Moreover, if you want to write a function that transforms one recursive structure to another (for example, type checking an expression) you just need to take care to create input and output batches with different recursors. In a typed language you wouldn't need to store the recursor—that would be done with and enforced by types—but in Racket this is still pretty ergonomic.

(Specifically, in Racket, helper functions like `batch-replace`

that
output a batch have a variant, `batch-replace!`

, that output into a
caller-supplied mutable batch. You can construct that mutable batch
with whatever recursor you want. In Racket, having a mutable- and
immutable- versions of the same data structure and the same methods is
fairly common.)

It's also possible to have data structures that mix multiple types of recursive data structures. For example, if you have expressions and types, and the expressions contain type annotations, you really have something like this:

TypeF<T> := BaseT | FnT(T, T) Type := μ<T> ExprF<Type><T> := Var(Int) | App(T, T) | Lam(Int, Type, T) Expr := μ<ExprF<Type>>

Note that the type algebra is standard but the expression algebra has
parameter `T`

for subexpressions but also a parameter `Type`

for types.
(Which I've written curried.) If you want to store a bunch of
expressions (and their associated types) in batches, it'd look like
this:

exprs : batch<α, ExprF<β>> = vector<α, ExprF<β><α>> types : batch<β, TypeF> = vector<β, TypeF<β>>

In other words, the batch of expressions `exprs`

stores expressions,
except with subexpressions replaced by backreferences and with types
replaced by references into the batch of types, which itself stores
backreferences to itself. While this is obviously kind-of confusing
you can keep it somewhat straight with types or recursors.

## Conclusion

In Herbie we are making a big push to use batches everywhere we can. I think it will make Herbie faster and use less memory.
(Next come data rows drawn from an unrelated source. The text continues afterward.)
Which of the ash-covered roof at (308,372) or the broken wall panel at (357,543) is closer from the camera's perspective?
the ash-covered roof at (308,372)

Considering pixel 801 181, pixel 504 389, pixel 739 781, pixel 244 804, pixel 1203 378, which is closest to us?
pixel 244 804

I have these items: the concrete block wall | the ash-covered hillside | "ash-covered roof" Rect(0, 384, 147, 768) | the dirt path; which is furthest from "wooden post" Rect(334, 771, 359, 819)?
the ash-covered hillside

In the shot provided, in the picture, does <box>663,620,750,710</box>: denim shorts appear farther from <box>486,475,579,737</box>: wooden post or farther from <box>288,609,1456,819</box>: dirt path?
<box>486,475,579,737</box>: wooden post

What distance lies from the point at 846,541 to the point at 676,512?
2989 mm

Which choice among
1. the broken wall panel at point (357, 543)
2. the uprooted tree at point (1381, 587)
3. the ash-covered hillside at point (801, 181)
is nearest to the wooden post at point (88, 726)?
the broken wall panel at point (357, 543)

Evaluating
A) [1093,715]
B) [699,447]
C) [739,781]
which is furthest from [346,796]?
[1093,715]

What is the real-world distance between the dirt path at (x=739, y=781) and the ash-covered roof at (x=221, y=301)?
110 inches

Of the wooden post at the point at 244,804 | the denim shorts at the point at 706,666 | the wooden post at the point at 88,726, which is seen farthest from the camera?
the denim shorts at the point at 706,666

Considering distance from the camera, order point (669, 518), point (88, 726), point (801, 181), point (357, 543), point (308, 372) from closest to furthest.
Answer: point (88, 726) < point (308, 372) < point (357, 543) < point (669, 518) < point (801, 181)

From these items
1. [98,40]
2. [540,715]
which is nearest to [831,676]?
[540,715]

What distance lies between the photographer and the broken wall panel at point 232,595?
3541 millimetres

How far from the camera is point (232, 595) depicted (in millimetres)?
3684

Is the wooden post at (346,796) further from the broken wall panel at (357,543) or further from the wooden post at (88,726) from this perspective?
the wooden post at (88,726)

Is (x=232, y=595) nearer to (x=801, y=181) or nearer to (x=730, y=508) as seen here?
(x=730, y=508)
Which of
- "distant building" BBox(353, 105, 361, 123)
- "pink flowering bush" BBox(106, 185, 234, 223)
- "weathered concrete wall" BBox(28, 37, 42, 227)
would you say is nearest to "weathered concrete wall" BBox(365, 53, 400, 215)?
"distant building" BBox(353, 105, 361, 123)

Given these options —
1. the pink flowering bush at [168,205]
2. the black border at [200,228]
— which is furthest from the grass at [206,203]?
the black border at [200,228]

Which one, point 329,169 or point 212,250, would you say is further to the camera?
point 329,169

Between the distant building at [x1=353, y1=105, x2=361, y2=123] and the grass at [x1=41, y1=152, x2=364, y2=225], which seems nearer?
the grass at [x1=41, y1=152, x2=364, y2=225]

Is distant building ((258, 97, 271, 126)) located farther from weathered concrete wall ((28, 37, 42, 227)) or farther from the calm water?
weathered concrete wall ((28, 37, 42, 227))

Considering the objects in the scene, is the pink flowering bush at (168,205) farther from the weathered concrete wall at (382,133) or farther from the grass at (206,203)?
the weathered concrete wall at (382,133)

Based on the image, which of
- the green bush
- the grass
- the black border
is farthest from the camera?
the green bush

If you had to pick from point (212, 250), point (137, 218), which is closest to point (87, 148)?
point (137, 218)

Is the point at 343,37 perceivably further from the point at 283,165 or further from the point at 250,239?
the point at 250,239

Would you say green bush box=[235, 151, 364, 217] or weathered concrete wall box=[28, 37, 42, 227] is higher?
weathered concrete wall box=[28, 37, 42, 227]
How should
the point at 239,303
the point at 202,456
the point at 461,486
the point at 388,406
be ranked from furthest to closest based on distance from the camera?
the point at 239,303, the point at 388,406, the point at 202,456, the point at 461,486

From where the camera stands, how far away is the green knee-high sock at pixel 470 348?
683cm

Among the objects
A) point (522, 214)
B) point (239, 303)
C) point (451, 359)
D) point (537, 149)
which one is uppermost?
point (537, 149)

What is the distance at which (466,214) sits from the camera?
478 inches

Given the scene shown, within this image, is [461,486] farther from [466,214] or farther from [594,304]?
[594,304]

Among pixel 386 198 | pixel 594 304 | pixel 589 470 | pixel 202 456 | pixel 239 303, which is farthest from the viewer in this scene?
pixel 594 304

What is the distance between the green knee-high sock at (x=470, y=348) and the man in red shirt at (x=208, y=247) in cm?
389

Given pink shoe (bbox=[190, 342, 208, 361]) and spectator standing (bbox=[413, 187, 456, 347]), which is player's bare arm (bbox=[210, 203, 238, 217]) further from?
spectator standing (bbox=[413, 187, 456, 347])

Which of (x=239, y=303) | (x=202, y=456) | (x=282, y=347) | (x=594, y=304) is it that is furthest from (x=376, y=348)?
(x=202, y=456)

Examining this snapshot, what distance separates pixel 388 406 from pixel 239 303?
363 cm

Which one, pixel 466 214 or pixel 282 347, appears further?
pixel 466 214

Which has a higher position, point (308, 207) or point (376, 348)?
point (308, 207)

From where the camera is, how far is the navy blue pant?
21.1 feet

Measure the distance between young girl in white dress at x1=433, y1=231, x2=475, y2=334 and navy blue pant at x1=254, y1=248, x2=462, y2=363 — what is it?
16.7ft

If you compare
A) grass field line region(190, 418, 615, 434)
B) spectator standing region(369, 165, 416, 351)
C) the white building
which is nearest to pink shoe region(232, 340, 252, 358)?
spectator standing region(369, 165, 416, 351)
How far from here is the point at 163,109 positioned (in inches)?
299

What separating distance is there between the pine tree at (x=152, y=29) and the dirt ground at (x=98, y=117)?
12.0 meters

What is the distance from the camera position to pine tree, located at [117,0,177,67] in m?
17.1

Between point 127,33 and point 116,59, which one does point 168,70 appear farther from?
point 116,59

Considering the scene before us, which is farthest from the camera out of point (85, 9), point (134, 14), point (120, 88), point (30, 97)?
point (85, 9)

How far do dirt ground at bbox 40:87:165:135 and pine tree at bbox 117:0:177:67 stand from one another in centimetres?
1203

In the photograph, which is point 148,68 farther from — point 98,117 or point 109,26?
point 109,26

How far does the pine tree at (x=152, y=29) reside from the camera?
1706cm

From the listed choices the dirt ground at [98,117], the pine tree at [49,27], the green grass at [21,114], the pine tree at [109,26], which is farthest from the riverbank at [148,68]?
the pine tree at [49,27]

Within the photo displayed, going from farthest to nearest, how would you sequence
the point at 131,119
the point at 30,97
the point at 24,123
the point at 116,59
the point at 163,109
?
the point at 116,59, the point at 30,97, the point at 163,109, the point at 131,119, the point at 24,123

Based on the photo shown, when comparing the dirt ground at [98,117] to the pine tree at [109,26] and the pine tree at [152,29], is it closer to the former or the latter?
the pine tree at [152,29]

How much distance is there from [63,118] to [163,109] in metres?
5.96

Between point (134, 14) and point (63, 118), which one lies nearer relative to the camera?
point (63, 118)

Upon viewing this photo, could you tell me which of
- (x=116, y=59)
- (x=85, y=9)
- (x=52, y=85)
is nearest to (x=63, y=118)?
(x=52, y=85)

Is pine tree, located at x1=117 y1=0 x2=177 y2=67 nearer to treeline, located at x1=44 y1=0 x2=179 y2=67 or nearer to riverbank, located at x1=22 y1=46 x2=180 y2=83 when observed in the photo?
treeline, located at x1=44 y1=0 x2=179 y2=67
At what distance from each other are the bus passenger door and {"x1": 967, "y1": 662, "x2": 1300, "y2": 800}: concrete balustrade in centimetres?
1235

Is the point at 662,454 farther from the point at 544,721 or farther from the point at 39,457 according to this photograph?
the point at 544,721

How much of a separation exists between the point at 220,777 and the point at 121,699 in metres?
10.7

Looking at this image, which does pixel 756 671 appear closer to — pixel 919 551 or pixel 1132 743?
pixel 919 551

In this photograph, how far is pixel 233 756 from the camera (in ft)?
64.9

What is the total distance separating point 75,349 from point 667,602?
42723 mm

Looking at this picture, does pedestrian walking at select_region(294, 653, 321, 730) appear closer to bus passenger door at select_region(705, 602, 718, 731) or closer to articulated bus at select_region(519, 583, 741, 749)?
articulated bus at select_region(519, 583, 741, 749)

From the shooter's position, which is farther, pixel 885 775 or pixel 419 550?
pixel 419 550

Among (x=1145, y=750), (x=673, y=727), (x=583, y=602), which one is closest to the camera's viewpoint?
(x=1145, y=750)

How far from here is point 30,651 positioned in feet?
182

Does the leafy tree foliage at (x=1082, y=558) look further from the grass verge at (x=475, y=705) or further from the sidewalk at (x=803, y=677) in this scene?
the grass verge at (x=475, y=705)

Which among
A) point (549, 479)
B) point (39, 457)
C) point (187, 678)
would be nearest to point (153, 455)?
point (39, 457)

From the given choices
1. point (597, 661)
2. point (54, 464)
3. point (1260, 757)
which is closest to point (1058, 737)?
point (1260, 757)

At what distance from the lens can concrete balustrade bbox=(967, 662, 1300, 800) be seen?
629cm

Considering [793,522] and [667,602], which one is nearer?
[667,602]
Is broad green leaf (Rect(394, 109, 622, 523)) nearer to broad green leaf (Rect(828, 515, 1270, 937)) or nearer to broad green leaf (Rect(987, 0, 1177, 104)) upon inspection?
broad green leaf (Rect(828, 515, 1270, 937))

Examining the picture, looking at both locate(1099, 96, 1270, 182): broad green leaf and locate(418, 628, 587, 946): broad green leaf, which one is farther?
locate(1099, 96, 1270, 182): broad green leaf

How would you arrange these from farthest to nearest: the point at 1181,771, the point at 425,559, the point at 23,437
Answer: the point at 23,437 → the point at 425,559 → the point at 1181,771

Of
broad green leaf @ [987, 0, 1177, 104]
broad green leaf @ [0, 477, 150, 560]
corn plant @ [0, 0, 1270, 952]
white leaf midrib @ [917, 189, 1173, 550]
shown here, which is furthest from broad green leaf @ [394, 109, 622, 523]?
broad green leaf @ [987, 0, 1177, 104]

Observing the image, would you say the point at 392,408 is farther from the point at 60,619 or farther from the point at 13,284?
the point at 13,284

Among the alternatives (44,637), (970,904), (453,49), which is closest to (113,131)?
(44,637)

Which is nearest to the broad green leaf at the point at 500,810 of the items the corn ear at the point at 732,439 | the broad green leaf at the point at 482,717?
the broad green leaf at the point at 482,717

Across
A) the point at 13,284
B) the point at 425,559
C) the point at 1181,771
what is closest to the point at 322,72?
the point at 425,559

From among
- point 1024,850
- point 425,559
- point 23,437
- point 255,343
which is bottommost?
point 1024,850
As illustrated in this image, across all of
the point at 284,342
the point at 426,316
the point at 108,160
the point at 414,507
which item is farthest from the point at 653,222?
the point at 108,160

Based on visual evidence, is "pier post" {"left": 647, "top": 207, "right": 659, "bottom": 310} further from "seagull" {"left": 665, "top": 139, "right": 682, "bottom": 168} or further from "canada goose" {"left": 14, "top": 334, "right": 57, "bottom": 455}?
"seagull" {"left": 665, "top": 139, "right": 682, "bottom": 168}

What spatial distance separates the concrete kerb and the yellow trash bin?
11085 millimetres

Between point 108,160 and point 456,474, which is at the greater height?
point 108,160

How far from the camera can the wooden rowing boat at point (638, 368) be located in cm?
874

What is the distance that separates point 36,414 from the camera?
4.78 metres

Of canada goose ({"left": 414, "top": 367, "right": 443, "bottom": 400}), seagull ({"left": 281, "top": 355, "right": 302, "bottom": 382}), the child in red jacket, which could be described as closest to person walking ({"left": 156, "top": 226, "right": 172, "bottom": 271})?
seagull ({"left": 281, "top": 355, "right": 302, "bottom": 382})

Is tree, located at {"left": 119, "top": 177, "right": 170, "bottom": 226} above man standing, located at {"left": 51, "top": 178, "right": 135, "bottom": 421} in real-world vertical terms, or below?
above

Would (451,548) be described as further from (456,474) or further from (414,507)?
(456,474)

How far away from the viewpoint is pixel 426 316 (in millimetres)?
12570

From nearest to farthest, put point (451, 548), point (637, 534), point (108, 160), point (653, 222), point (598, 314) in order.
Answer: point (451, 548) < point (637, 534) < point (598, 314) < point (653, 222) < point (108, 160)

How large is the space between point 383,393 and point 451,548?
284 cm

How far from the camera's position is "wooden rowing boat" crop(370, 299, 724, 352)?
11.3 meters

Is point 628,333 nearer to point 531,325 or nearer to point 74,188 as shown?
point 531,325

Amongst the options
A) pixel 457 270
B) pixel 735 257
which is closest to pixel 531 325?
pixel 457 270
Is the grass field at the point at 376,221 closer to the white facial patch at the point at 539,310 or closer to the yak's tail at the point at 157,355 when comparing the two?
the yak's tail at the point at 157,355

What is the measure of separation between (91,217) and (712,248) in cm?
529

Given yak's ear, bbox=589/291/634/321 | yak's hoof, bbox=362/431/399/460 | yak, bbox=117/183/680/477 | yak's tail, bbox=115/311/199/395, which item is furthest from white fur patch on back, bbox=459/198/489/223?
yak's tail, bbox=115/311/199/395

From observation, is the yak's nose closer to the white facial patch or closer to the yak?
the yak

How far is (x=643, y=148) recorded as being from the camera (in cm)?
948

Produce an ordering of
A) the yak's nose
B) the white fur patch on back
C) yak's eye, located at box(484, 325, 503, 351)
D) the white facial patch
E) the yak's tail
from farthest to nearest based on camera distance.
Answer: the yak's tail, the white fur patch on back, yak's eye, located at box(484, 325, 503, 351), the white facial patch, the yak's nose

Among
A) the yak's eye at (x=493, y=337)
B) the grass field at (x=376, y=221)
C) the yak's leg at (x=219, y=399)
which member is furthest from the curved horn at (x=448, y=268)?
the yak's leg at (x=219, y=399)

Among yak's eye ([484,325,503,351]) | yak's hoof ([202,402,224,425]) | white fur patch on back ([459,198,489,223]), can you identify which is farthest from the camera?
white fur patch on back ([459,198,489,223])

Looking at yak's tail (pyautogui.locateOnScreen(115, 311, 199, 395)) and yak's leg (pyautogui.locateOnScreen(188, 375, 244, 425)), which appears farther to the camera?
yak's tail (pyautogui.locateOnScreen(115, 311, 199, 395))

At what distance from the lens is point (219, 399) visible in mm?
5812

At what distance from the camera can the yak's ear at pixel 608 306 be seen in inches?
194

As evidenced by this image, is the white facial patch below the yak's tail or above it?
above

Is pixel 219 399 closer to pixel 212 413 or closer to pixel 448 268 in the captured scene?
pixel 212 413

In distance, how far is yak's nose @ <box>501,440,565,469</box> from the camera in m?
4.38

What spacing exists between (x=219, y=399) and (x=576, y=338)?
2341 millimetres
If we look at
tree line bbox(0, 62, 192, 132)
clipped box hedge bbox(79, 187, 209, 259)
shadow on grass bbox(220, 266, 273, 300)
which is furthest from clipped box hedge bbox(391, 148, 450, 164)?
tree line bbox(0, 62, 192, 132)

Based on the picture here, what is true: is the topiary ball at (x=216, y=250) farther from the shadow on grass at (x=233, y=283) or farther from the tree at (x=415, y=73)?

Of course, Herbie already has a lot of code (about 15k lines!) and the conversion will be slow, and right now we lack experience working with batches. The examples above show how to convert basic functions over expressions into ones that work on batches, and the abstractions like batch-refs and recusors show that it's possible to operate on a batches at a reasonably high level.

As my colleagues and I get more experience with batches, we hope to discover even more such abstractions and ultimately make batches easy to work with.

## Footnotes:

^{1}

By the way, in an earlier draft of this blog post I made a total mess of the type theory but James set me straight. Thanks, James!